Do You Really Need a Wedding Color Palette?

Written by Hillary Hoffower
Photo: Marie Tony Photography

A wedding color palette has always helped set the tone for the big day. Black and white denotes a sophisticated, formal affair; green and pink can complement a garden wedding; gold dictates a more glam setting. But these days, an array of colors (or lack thereof) without a strong connection can work together to create a certain vibe — think a rainbow of hues to create a feeling of whimsy and fun, or neutrals for a timeless touch.

So do you really need a wedding color palette? The debate rages on.

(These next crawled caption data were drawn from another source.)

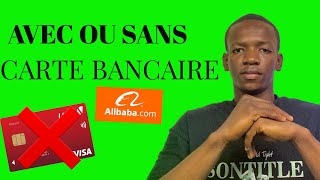 2 méthodes pour payer vos fournisseurs sur alibaba depuis l’Afrique avec ou sans carte bancaire [upl. by Stacie]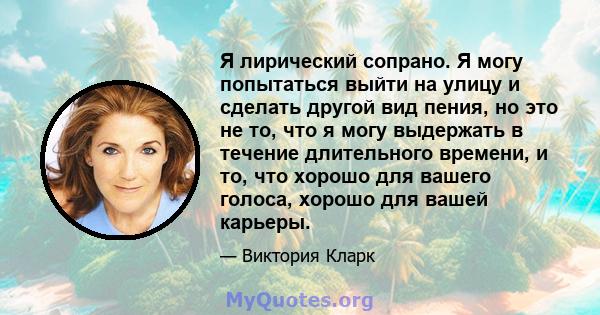 Я лирический сопрано. Я могу попытаться выйти на улицу и сделать другой вид пения, но это не то, что я могу выдержать в течение длительного времени, и то, что хорошо для вашего голоса, хорошо для вашей карьеры.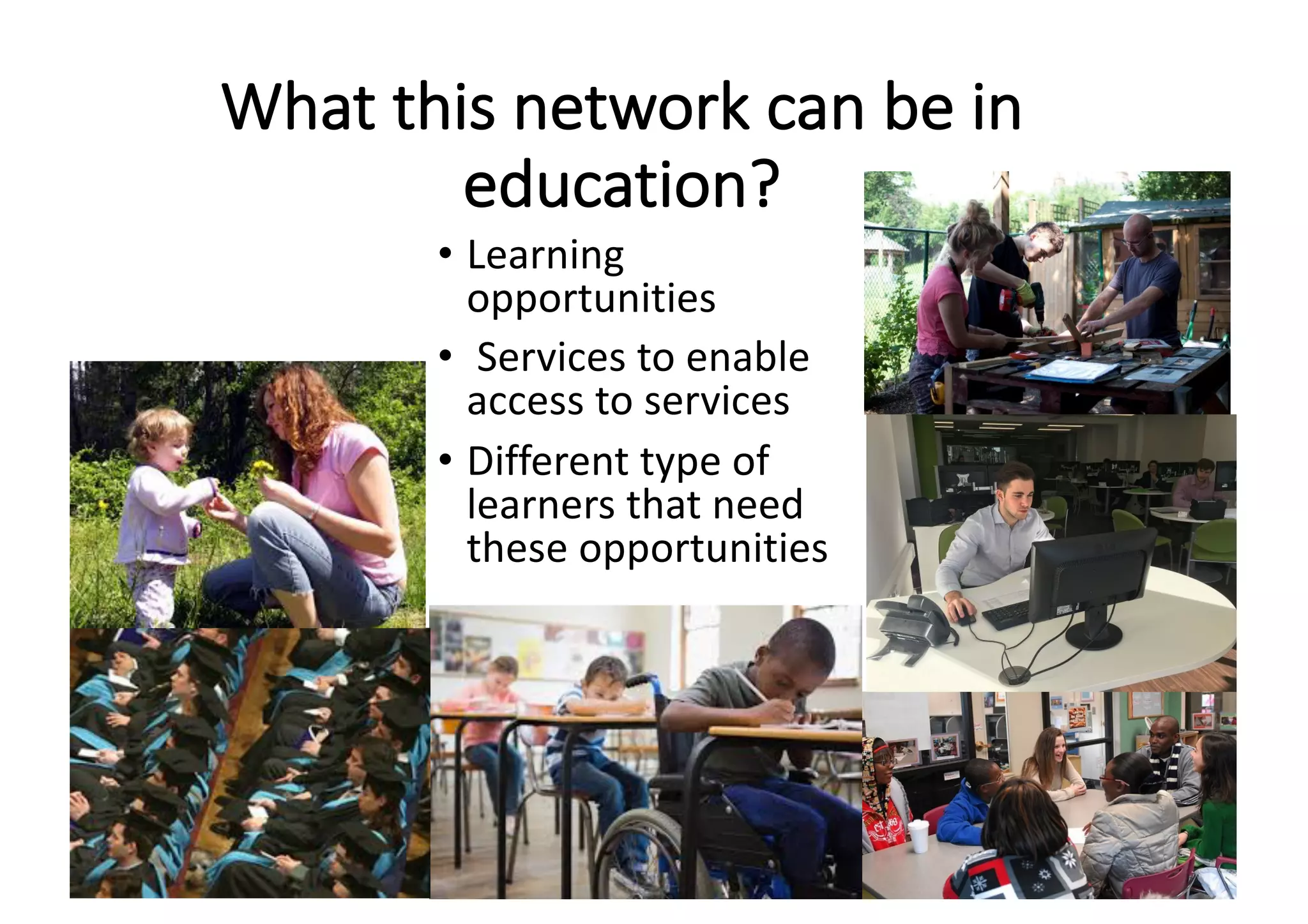 What	this	network	can	be	in	
education?
• Learning	
opportunities
• Services	to	enable	
access	to	services
• Different	type	of	
learners	that	need	
these	opportunities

“When I first started my business in 2010, it was all about themes and color palettes,” says Hannah Schumm of Weddings by Hannah in Kansas City. “It was one of the first things we talked about, and couples always summed up their wedding with the color palette and their themes. I would hear things like 'Peacock Theme,' 'Red and Gold,' etc. In the last two to three years, with the rise of blogs, Pinterest, and social media, my clients are more focused on a ‘feel or ambiance’ versus a specific palette and creating a matchy/matchy vibe.”

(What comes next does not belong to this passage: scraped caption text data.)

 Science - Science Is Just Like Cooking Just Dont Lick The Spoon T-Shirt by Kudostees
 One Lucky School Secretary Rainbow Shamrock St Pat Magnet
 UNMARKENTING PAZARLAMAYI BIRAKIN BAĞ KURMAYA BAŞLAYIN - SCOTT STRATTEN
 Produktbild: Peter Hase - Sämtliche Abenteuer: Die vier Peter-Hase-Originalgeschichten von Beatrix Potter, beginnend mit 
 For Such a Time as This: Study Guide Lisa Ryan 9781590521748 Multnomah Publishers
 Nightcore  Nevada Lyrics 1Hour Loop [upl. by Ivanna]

Instead of colors, Schumm is more often hearing words like “romantic,” “rustic,” “traditional,” etc. Clients don’t usually start talking about colors with her until they get into flowers and rentals — even then they tend to use more descriptive words such as “neutrals” or “bolds” versus colors.

And when couples do have their eyes set on a wedding color palette, they are more daring and adventurous than they were in the past. Cindy Sanchez Lark of Detaille Weddings and Events in Connecticut, notes that when she started in the industry more than ten years ago, couples often stuck to safe colors, such as pinks, peaches, reds, blues, or greens, using one of them in addition to the typical whites or ivories. “Today, couples continue to use these colors and every other in between...mixing different shades into their own custom color palette, incorporating lots of contrast, poppy colors, metallics, and even the occasional black,” she says, adding that today, color palettes act as more of a guideline of the color family being used, as opposed to keeping a swatch and matching the shade like in years past.

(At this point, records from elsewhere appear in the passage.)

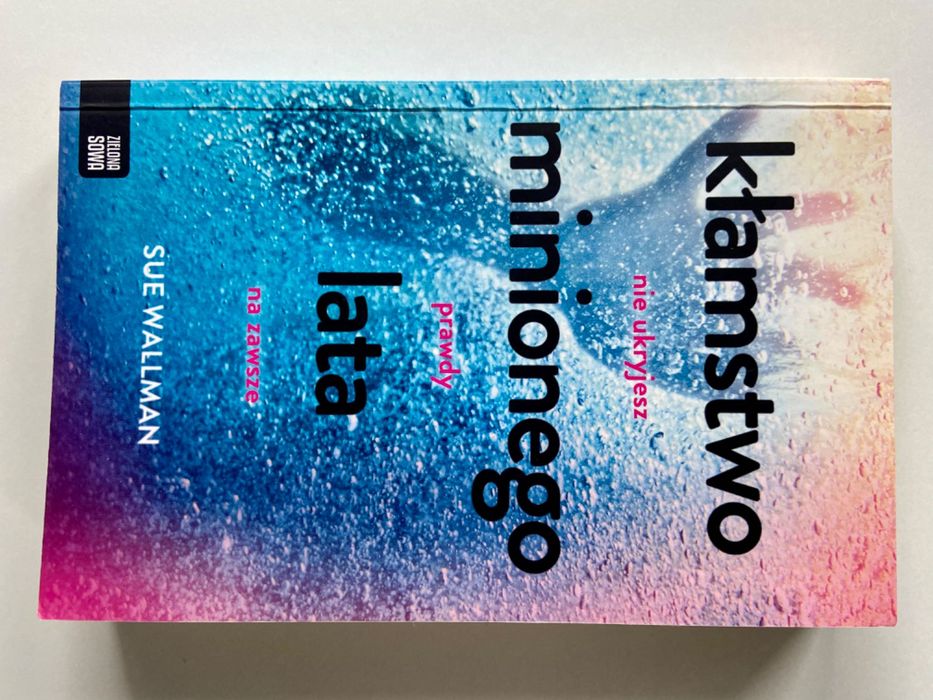 Kłamstwo minionego lata. Sue Wallman
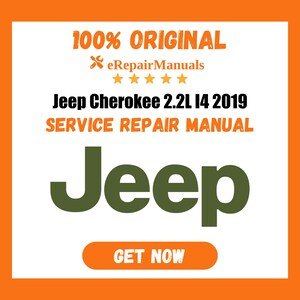 Jeep Cherokee 2.2L I4 2019 Service Repair Manual Workshop Guide Instant Download PDF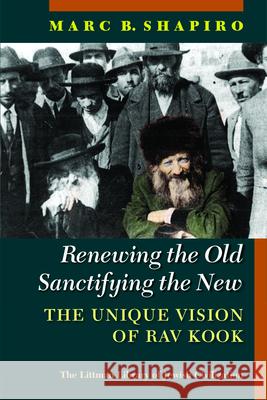 Renewing the Old, Sanctifying the New: The Unique Vision of Rav Kook Marc B. Shapiro 9781802077339 Littman Library of Jewish Civilization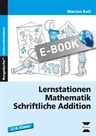Lernstationen Mathematik: Schriftliche Addition - Mit 16 Lernstationen quer durch die schriftliche Addition! - Mathematik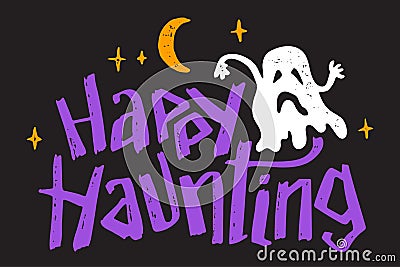 Happy Haunting. Halloween Party Hand Lettering Illustration with a Ghost For Greeting Card, T Shirt Print, Flyer, Poster Vector Illustration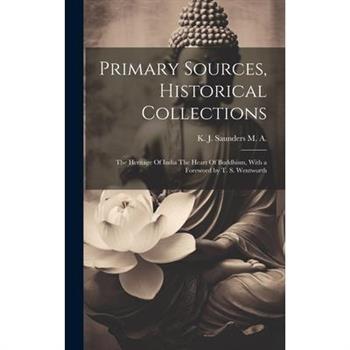 Primary Sources, Historical Collections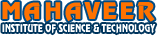 MAHAVEER INSTITUTE of Science & Technology (MIST)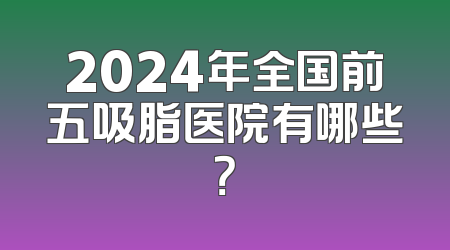 2024年全国前五吸脂医院有哪些？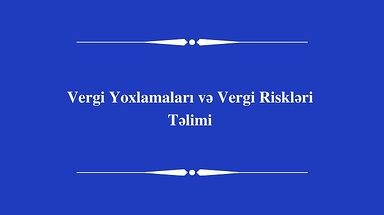 Vergi Yoxlamaları və Vergi Riskləri təlimi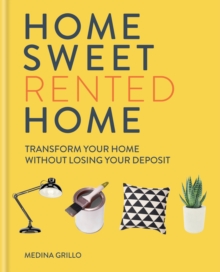 Home Sweet Rented Home : Transform Your Home Without Losing Your Deposit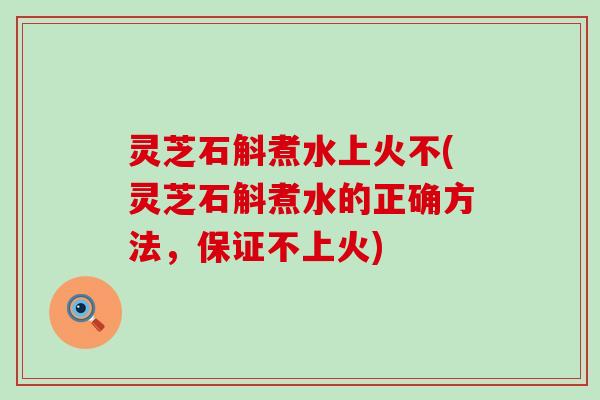 灵芝石斛煮水上火不(灵芝石斛煮水的正确方法，保证不上火)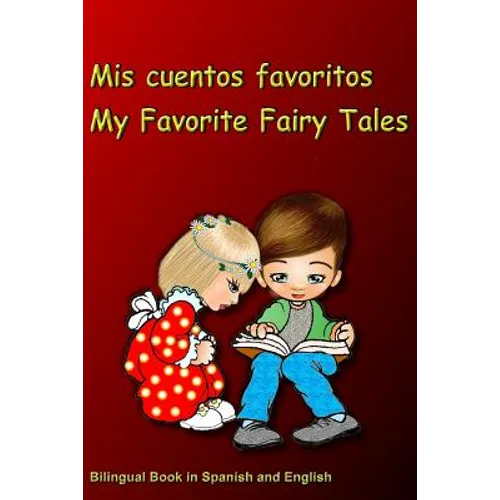 Mis cuentos favoritos. My Favorite Fairy Tales. Bilingual Book in Spanish and English: Bilingue: inglés - español libro para niños. Dual Language Book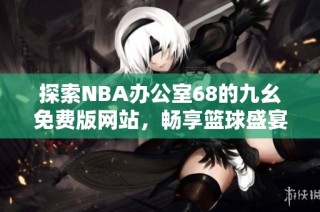 探索NBA办公室68的九幺免费版网站，畅享篮球盛宴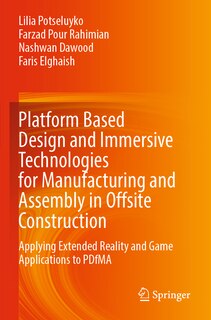 Front cover_Platform Based Design and Immersive Technologies for Manufacturing and Assembly in Offsite Construction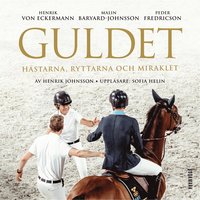 Guldet : hästarna, ryttarna och miraklet (ljudbok)
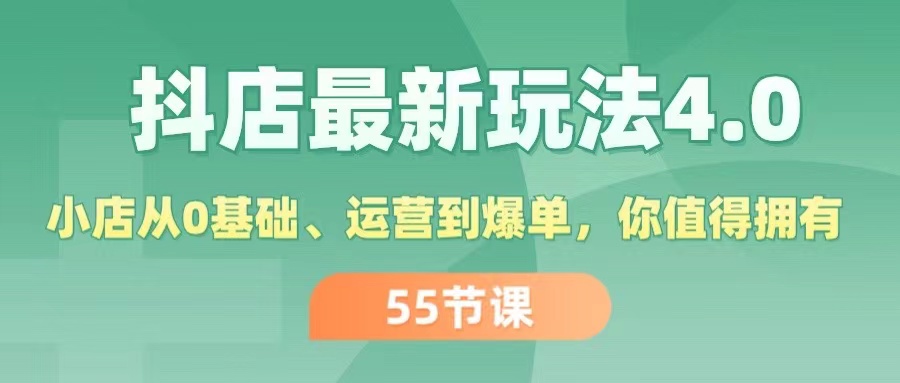 抖店最新玩法4.0，小店从0基础、运营到爆单，你值得拥有（55节）-科景笔记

Amanda Allsbrook, owner of Magnificent Moments Weddings in Charlotte, North Carolina, has picked up on a similar trend, noting that wedding color palettes now reflect a range of hues with a focus on softer shades — think choosing a focus color and accent colors that wouldn’t steal the spotlight.

“I also find that couples tend to want lots of shades of a color as opposed to one exact color in everything,” she comments. “[Color palettes] are much more about a brand for your wedding day than the color palette itself. I think modern [marketing] and social media have changed the way [we] think about colors, and brides now tend to gravitate to what colors they consistently use in their everyday lives.”

Lauren Groeper of Calluna Events in Boulder, Colorado, also works with a mix of colors. When she dives into wedding design with clients, she and her team work with couples and florists to put together a color board that has anywhere from four to eight colors, typically including a few primary colors to focus on, with secondary colors to round out the theme and feel. She finds that having some type of a color scheme is important to guide the aesthetic of the wedding, but having colors in the décor or florals that range outside the main palette is perfectly okay. “For example, if we decide to rent a bigger lounge set, there may be be smaller pops of color in a pattern on the sofa fabric or pillow that are not in the core palette, but still work with the overarching feel,” she explains.

So, with the way wedding color palettes have evolved over the years — do you still really need one?

According to Groeper, the answer is yes. “We do feel that it is important to have a color palette, even if it is a loose one, in order to hone the wedding design and aesthetic,” she says. “This allows us to help provide direction for and work with other vendors to select the best florals, linens, dishware, décor, rentals, etc. that are the best fit for the couples’ vision!”

“Most definitely, otherwise there is nothing to guide the couple, bridal party, décor, etc.,” agrees Sanchez Lark. “I feel as though a wedding color palette gives everyone some direction and boundaries. The most beautiful events are always those where there is cohesiveness in color, starting with the save-the-dates, which is the first glimpse of what the wedding will be like, to the thank-you note mailed after the fact.”

Allsbrook, who believes a wedding at least needs an idea of colors, is of a similar mindset, suggesting that weddings need a target color palette in order to keep consistency throughout the event. She often uses cooloers.co to find the exact shades she’s looking for.

However, Schumm isn’t so tightly bound to the idea of a color palette. “I am definitely glad to see the color palette trend fade,” she says. “The overall look and feel of a wedding is stronger and more impressive when we focus on an ambiance and guest experience versus everything having to be mint and peach. The event doesn't become memorable; it looks kitschy to me and easily replicated. It’s hard to replicate a feeling.”